Why would we need to print excessive amounts of currency if tax revenues were equal to government expenditure or within a few percent of expenditures? Hmmm, we don’t unless we are in recession or someone has manipulated the revenue side of the equation with tax cuts which is precisely what has happened with every damn tax break put forth by the Republicans from Reagan onward.
What trashed the US economy in 2008, was it Labor, Social programs, etc.? It was the granting of greater financial freedom to banks to invest their money on Wall Street and the investment firms getting more creative in developing investment opportunities to meet the influx of money looking for safe haven in the US. Investment Firms and banks created them and proceeded to abuse them.

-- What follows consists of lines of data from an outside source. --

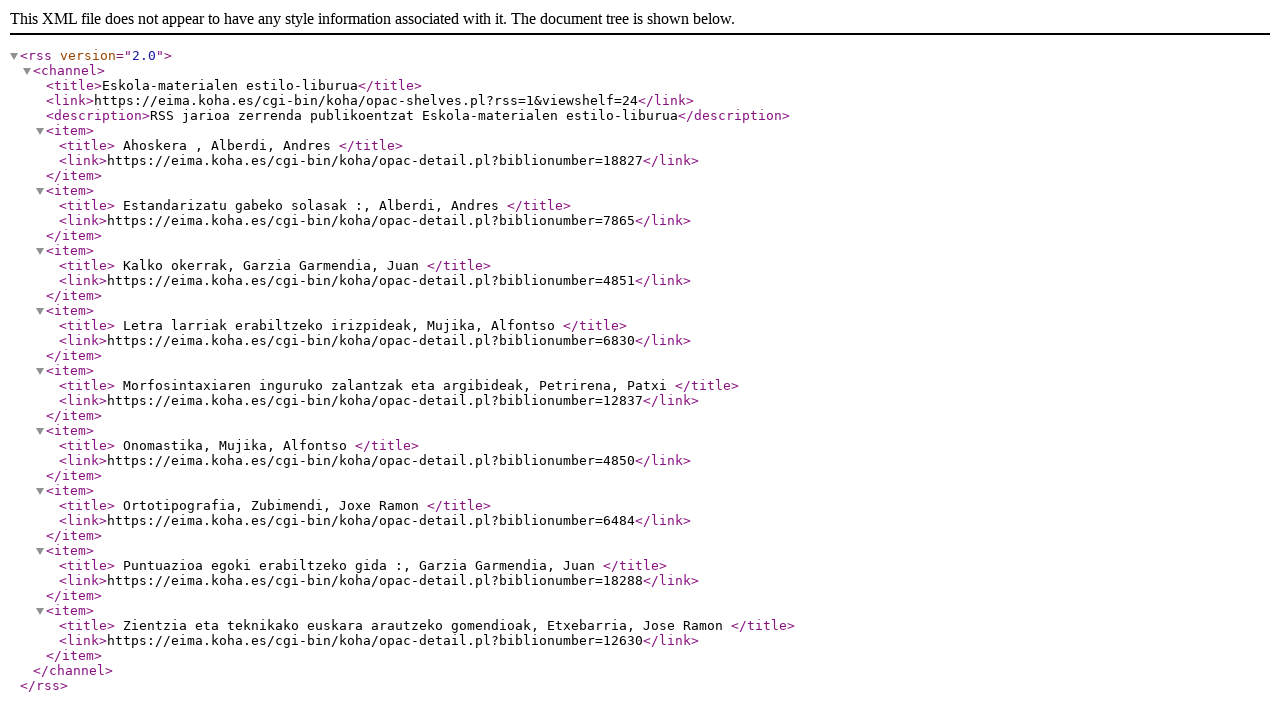

--- FILE ---
content_type: text/xml; charset=UTF-8
request_url: http://klasikoa.eimakatalogoa.eus/cgi-bin/koha/opac-shelves.pl?rss=1&op=view&shelfnumber=24
body_size: 576
content:
<?xml version="1.0" encoding="UTF-8"?>

<rss version="2.0">

<channel>
 <title>Eskola-materialen estilo-liburua</title>
 <link>https://eima.koha.es/cgi-bin/koha/opac-shelves.pl?rss=1&amp;viewshelf=24</link>
 <description>RSS jarioa zerrenda publikoentzat Eskola-materialen estilo-liburua</description>


 <item>
 <title>
 Ahoskera ,  Alberdi, Andres  </title>
 <link>https://eima.koha.es/cgi-bin/koha/opac-detail.pl?biblionumber=18827</link>
 </item>

 <item>
 <title>
 Estandarizatu gabeko solasak :,  Alberdi, Andres  </title>
 <link>https://eima.koha.es/cgi-bin/koha/opac-detail.pl?biblionumber=7865</link>
 </item>

 <item>
 <title>
 Kalko okerrak,  Garzia Garmendia, Juan  </title>
 <link>https://eima.koha.es/cgi-bin/koha/opac-detail.pl?biblionumber=4851</link>
 </item>

 <item>
 <title>
 Letra larriak erabiltzeko irizpideak,  Mujika, Alfontso  </title>
 <link>https://eima.koha.es/cgi-bin/koha/opac-detail.pl?biblionumber=6830</link>
 </item>

 <item>
 <title>
 Morfosintaxiaren inguruko zalantzak eta argibideak,  Petrirena, Patxi  </title>
 <link>https://eima.koha.es/cgi-bin/koha/opac-detail.pl?biblionumber=12837</link>
 </item>

 <item>
 <title>
 Onomastika,  Mujika, Alfontso  </title>
 <link>https://eima.koha.es/cgi-bin/koha/opac-detail.pl?biblionumber=4850</link>
 </item>

 <item>
 <title>
 Ortotipografia,  Zubimendi, Joxe Ramon  </title>
 <link>https://eima.koha.es/cgi-bin/koha/opac-detail.pl?biblionumber=6484</link>
 </item>

 <item>
 <title>
 Puntuazioa egoki erabiltzeko gida :,  Garzia Garmendia, Juan  </title>
 <link>https://eima.koha.es/cgi-bin/koha/opac-detail.pl?biblionumber=18288</link>
 </item>

 <item>
 <title>
 Zientzia eta teknikako euskara arautzeko gomendioak,  Etxebarria, Jose Ramon  </title>
 <link>https://eima.koha.es/cgi-bin/koha/opac-detail.pl?biblionumber=12630</link>
 </item>


</channel>
</rss>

Glass Steagall, or what remained of it after Greenspan started to cut the foundation from it YOY starting in 1987, till its final repeal and the change in the National Banking Act resulted in banks and investment firms (before they were banks) being given greater liberty to make money in a similar manner as to what occurred pre-Great Recession. The market will govern itself, it will have a board which will track derivatives, etc. BS, it did not and we crashed because of “irrational exuberance.” This was not mindful and safe investment with reserves set aside to cover losses. It was gambling with banking money to which Main Street made up of the same people you excoriate in your comment bailed the thieving financial criminals out and then paid for it with their jobs and savings.
There was warning in what may happen pre-Great Recession in LTCM in 1998. The Brooksley Borns and the Iris Macks of the world warned of the WMDs. The Senator Dorgan’s of our government spoke against removing the safe guards. It did not matter as the Weils, Rubins, Levitts, Gramms, and the maestro Greenspan wanted it and they even went as far as exempting Enron, an energy firm, in the act passed. The Financial Industry is too strong not unions. Your freedom is too great and you abuse your privilege.
There is way more I could put out here as to what occurred pre-2007/8, during the crash, and the pain the banks and the investment firms inflicted upon Main Street and Labor globally. The latest raise to $250 billion in assets for banks releases them from the financial reporting tethers which was monitoring their activities should never have happened for that size of a bank. Some of the banks are outright thieves.
If you create multiple comments like you just did to many posts; I will toss you.
Yes, he has the feel of a troll…time will tell. He reads like an ad.
Run,
I agree with much of what you’ve said. While banks do not create currency, they do create credit, and inflation is defined as the increase in the supply of money AND credit, per Mises.
One of the social programs created in the 1990’s was a rewrite of the Community Reinvestment Act, which put added pressure on banks to lend in low-income neighborhoods. Repealing Glass-Steagall was a disaster. Clinton also signed the Commodity Futures Modernization Act, which exempted credit-default swaps from regulation. All of these were bad, but the worst was the actual bailout. If banks were allowed to collapse, and new, well-funded banks were to be created in their stead, free of the bankers who ruined the destroyed banks, AT LEAST they would have learned a valuable lesson, that they would not be bailed out.
The unions did not trash the economy. What the unions do, however, is put fear in government that deflation of the economy will not work, that long term union contracts would lock in inappropriate salary levels for a deflating economy. If we didn’t have unions, then corporations could slash salaries if the dollar got too strong.
I don’t know who you are that says you will “toss me” for creating mutliple comments. If you’re the author and you don’t want any comments except those that agree with everything you say, just say so.
Dale:
One of the editors . . . and both Dan and I reserve that right. I will answer this later. I do not care what Mises says.